**Dataset records**
[Start of Attachment]

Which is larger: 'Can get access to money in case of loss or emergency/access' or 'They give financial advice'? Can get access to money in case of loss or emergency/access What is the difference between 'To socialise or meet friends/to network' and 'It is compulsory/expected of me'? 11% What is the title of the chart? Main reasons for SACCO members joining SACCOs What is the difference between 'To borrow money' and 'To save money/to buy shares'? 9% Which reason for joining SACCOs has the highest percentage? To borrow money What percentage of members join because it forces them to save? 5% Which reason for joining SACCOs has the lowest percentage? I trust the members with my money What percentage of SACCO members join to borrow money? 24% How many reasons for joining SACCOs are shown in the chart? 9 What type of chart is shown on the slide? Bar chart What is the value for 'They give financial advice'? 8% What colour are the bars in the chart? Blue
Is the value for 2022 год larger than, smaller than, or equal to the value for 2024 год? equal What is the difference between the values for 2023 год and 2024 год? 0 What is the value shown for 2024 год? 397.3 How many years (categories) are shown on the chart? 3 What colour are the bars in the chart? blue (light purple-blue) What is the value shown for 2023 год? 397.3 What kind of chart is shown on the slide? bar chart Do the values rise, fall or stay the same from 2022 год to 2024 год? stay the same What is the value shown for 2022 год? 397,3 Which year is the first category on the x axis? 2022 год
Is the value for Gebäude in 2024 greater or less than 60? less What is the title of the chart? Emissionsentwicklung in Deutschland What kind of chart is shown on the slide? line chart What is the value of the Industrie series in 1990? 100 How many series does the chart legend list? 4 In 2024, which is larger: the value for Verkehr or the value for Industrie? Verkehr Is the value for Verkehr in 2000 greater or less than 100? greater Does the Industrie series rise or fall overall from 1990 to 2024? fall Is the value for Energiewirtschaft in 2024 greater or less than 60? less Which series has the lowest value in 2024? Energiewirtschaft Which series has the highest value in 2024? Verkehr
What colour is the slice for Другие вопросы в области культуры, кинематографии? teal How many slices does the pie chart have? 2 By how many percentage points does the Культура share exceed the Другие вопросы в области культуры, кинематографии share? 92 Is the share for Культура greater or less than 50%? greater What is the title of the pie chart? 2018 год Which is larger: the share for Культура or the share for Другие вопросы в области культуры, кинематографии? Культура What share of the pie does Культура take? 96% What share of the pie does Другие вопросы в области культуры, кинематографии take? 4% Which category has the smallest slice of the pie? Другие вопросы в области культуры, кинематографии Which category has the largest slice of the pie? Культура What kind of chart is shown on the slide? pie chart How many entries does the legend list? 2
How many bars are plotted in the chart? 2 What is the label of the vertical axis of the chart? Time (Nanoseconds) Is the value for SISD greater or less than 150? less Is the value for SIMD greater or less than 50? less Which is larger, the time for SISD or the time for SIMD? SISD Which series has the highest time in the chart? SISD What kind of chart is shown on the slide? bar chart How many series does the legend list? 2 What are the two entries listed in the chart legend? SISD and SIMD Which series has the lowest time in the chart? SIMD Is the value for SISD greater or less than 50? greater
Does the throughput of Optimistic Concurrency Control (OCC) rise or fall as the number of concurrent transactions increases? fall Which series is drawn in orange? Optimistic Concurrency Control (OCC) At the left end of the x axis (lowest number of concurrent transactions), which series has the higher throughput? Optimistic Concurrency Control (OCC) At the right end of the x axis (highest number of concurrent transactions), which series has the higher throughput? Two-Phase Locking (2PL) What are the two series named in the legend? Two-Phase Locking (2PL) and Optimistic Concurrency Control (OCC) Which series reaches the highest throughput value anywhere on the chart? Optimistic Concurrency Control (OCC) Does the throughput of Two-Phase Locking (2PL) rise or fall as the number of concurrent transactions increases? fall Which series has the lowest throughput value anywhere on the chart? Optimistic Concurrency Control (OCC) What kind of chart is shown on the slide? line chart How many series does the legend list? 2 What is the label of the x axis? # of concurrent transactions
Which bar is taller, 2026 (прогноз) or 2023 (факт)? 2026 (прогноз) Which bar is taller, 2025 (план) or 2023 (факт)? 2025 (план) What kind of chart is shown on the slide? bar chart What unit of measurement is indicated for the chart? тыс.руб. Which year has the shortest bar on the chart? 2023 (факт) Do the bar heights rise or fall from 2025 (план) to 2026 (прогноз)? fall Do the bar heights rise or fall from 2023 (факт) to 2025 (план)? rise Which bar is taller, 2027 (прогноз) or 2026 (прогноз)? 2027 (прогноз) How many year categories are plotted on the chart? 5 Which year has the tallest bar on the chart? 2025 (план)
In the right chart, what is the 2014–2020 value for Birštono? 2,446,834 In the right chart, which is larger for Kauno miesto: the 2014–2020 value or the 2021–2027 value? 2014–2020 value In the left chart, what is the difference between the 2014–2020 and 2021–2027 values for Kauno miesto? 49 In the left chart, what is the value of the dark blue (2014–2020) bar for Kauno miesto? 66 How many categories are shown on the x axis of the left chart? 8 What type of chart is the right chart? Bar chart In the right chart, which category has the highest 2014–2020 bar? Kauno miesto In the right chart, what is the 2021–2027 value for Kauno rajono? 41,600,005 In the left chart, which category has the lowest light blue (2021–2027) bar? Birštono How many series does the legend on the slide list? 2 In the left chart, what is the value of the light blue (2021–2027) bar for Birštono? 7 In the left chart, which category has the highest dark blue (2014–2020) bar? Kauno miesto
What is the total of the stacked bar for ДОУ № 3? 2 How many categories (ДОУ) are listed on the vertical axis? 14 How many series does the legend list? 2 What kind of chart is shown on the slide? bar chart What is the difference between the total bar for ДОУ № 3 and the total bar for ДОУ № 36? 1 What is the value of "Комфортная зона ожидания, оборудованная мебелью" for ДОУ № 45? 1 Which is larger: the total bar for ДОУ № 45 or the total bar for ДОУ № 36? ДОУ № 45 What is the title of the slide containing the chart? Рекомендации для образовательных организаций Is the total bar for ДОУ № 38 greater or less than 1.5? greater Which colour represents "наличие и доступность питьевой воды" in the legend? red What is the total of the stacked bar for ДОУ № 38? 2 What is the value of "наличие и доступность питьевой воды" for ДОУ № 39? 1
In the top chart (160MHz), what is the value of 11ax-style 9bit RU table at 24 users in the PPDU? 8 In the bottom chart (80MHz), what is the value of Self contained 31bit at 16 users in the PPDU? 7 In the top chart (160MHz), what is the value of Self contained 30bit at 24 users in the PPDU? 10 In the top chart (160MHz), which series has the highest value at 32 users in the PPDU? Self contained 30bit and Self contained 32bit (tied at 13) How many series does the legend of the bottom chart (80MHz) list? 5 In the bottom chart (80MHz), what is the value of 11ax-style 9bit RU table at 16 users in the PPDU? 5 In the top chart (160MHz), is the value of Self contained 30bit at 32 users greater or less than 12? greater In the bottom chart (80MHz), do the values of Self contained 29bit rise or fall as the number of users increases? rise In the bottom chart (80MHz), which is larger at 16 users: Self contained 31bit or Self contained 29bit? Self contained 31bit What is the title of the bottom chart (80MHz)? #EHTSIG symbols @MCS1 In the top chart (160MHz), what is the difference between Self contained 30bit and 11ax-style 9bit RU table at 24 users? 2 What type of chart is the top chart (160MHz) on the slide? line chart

[End of Attachment]

**About this task**
Rewrite each of the items above with every "slide" changed to "page", leaving everything else unchanged.

**Answer box**
Which is larger: 'Can get access to money in case of loss or emergency/access' or 'They give financial advice'? Can get access to money in case of loss or emergency/access What is the difference between 'To socialise or meet friends/to network' and 'It is compulsory/expected of me'? 11% What is the title of the chart? Main reasons for SACCO members joining SACCOs What is the difference between 'To borrow money' and 'To save money/to buy shares'? 9% Which reason for joining SACCOs has the highest percentage? To borrow money What percentage of members join because it forces them to save? 5% Which reason for joining SACCOs has the lowest percentage? I trust the members with my money What percentage of SACCO members join to borrow money? 24% How many reasons for joining SACCOs are shown in the chart? 9 What type of chart is shown on the page? Bar chart What is the value for 'They give financial advice'? 8% What colour are the bars in the chart? Blue
Is the value for 2022 год larger than, smaller than, or equal to the value for 2024 год? equal What is the difference between the values for 2023 год and 2024 год? 0 What is the value shown for 2024 год? 397.3 How many years (categories) are shown on the chart? 3 What colour are the bars in the chart? blue (light purple-blue) What is the value shown for 2023 год? 397.3 What kind of chart is shown on the page? bar chart Do the values rise, fall or stay the same from 2022 год to 2024 год? stay the same What is the value shown for 2022 год? 397,3 Which year is the first category on the x axis? 2022 год
Is the value for Gebäude in 2024 greater or less than 60? less What is the title of the chart? Emissionsentwicklung in Deutschland What kind of chart is shown on the page? line chart What is the value of the Industrie series in 1990? 100 How many series does the chart legend list? 4 In 2024, which is larger: the value for Verkehr or the value for Industrie? Verkehr Is the value for Verkehr in 2000 greater or less than 100? greater Does the Industrie series rise or fall overall from 1990 to 2024? fall Is the value for Energiewirtschaft in 2024 greater or less than 60? less Which series has the lowest value in 2024? Energiewirtschaft Which series has the highest value in 2024? Verkehr
What colour is the slice for Другие вопросы в области культуры, кинематографии? teal How many slices does the pie chart have? 2 By how many percentage points does the Культура share exceed the Другие вопросы в области культуры, кинематографии share? 92 Is the share for Культура greater or less than 50%? greater What is the title of the pie chart? 2018 год Which is larger: the share for Культура or the share for Другие вопросы в области культуры, кинематографии? Культура What share of the pie does Культура take? 96% What share of the pie does Другие вопросы в области культуры, кинематографии take? 4% Which category has the smallest slice of the pie? Другие вопросы в области культуры, кинематографии Which category has the largest slice of the pie? Культура What kind of chart is shown on the page? pie chart How many entries does the legend list? 2
How many bars are plotted in the chart? 2 What is the label of the vertical axis of the chart? Time (Nanoseconds) Is the value for SISD greater or less than 150? less Is the value for SIMD greater or less than 50? less Which is larger, the time for SISD or the time for SIMD? SISD Which series has the highest time in the chart? SISD What kind of chart is shown on the page? bar chart How many series does the legend list? 2 What are the two entries listed in the chart legend? SISD and SIMD Which series has the lowest time in the chart? SIMD Is the value for SISD greater or less than 50? greater
Does the throughput of Optimistic Concurrency Control (OCC) rise or fall as the number of concurrent transactions increases? fall Which series is drawn in orange? Optimistic Concurrency Control (OCC) At the left end of the x axis (lowest number of concurrent transactions), which series has the higher throughput? Optimistic Concurrency Control (OCC) At the right end of the x axis (highest number of concurrent transactions), which series has the higher throughput? Two-Phase Locking (2PL) What are the two series named in the legend? Two-Phase Locking (2PL) and Optimistic Concurrency Control (OCC) Which series reaches the highest throughput value anywhere on the chart? Optimistic Concurrency Control (OCC) Does the throughput of Two-Phase Locking (2PL) rise or fall as the number of concurrent transactions increases? fall Which series has the lowest throughput value anywhere on the chart? Optimistic Concurrency Control (OCC) What kind of chart is shown on the page? line chart How many series does the legend list? 2 What is the label of the x axis? # of concurrent transactions
Which bar is taller, 2026 (прогноз) or 2023 (факт)? 2026 (прогноз) Which bar is taller, 2025 (план) or 2023 (факт)? 2025 (план) What kind of chart is shown on the page? bar chart What unit of measurement is indicated for the chart? тыс.руб. Which year has the shortest bar on the chart? 2023 (факт) Do the bar heights rise or fall from 2025 (план) to 2026 (прогноз)? fall Do the bar heights rise or fall from 2023 (факт) to 2025 (план)? rise Which bar is taller, 2027 (прогноз) or 2026 (прогноз)? 2027 (прогноз) How many year categories are plotted on the chart? 5 Which year has the tallest bar on the chart? 2025 (план)
In the right chart, what is the 2014–2020 value for Birštono? 2,446,834 In the right chart, which is larger for Kauno miesto: the 2014–2020 value or the 2021–2027 value? 2014–2020 value In the left chart, what is the difference between the 2014–2020 and 2021–2027 values for Kauno miesto? 49 In the left chart, what is the value of the dark blue (2014–2020) bar for Kauno miesto? 66 How many categories are shown on the x axis of the left chart? 8 What type of chart is the right chart? Bar chart In the right chart, which category has the highest 2014–2020 bar? Kauno miesto In the right chart, what is the 2021–2027 value for Kauno rajono? 41,600,005 In the left chart, which category has the lowest light blue (2021–2027) bar? Birštono How many series does the legend on the page list? 2 In the left chart, what is the value of the light blue (2021–2027) bar for Birštono? 7 In the left chart, which category has the highest dark blue (2014–2020) bar? Kauno miesto
What is the total of the stacked bar for ДОУ № 3? 2 How many categories (ДОУ) are listed on the vertical axis? 14 How many series does the legend list? 2 What kind of chart is shown on the page? bar chart What is the difference between the total bar for ДОУ № 3 and the total bar for ДОУ № 36? 1 What is the value of "Комфортная зона ожидания, оборудованная мебелью" for ДОУ № 45? 1 Which is larger: the total bar for ДОУ № 45 or the total bar for ДОУ № 36? ДОУ № 45 What is the title of the page containing the chart? Рекомендации для образовательных организаций Is the total bar for ДОУ № 38 greater or less than 1.5? greater Which colour represents "наличие и доступность питьевой воды" in the legend? red What is the total of the stacked bar for ДОУ № 38? 2 What is the value of "наличие и доступность питьевой воды" for ДОУ № 39? 1
In the top chart (160MHz), what is the value of 11ax-style 9bit RU table at 24 users in the PPDU? 8 In the bottom chart (80MHz), what is the value of Self contained 31bit at 16 users in the PPDU? 7 In the top chart (160MHz), what is the value of Self contained 30bit at 24 users in the PPDU? 10 In the top chart (160MHz), which series has the highest value at 32 users in the PPDU? Self contained 30bit and Self contained 32bit (tied at 13) How many series does the legend of the bottom chart (80MHz) list? 5 In the bottom chart (80MHz), what is the value of 11ax-style 9bit RU table at 16 users in the PPDU? 5 In the top chart (160MHz), is the value of Self contained 30bit at 32 users greater or less than 12? greater In the bottom chart (80MHz), do the values of Self contained 29bit rise or fall as the number of users increases? rise In the bottom chart (80MHz), which is larger at 16 users: Self contained 31bit or Self contained 29bit? Self contained 31bit What is the title of the bottom chart (80MHz)? #EHTSIG symbols @MCS1 In the top chart (160MHz), what is the difference between Self contained 30bit and 11ax-style 9bit RU table at 24 users? 2 What type of chart is the top chart (160MHz) on the page? line chart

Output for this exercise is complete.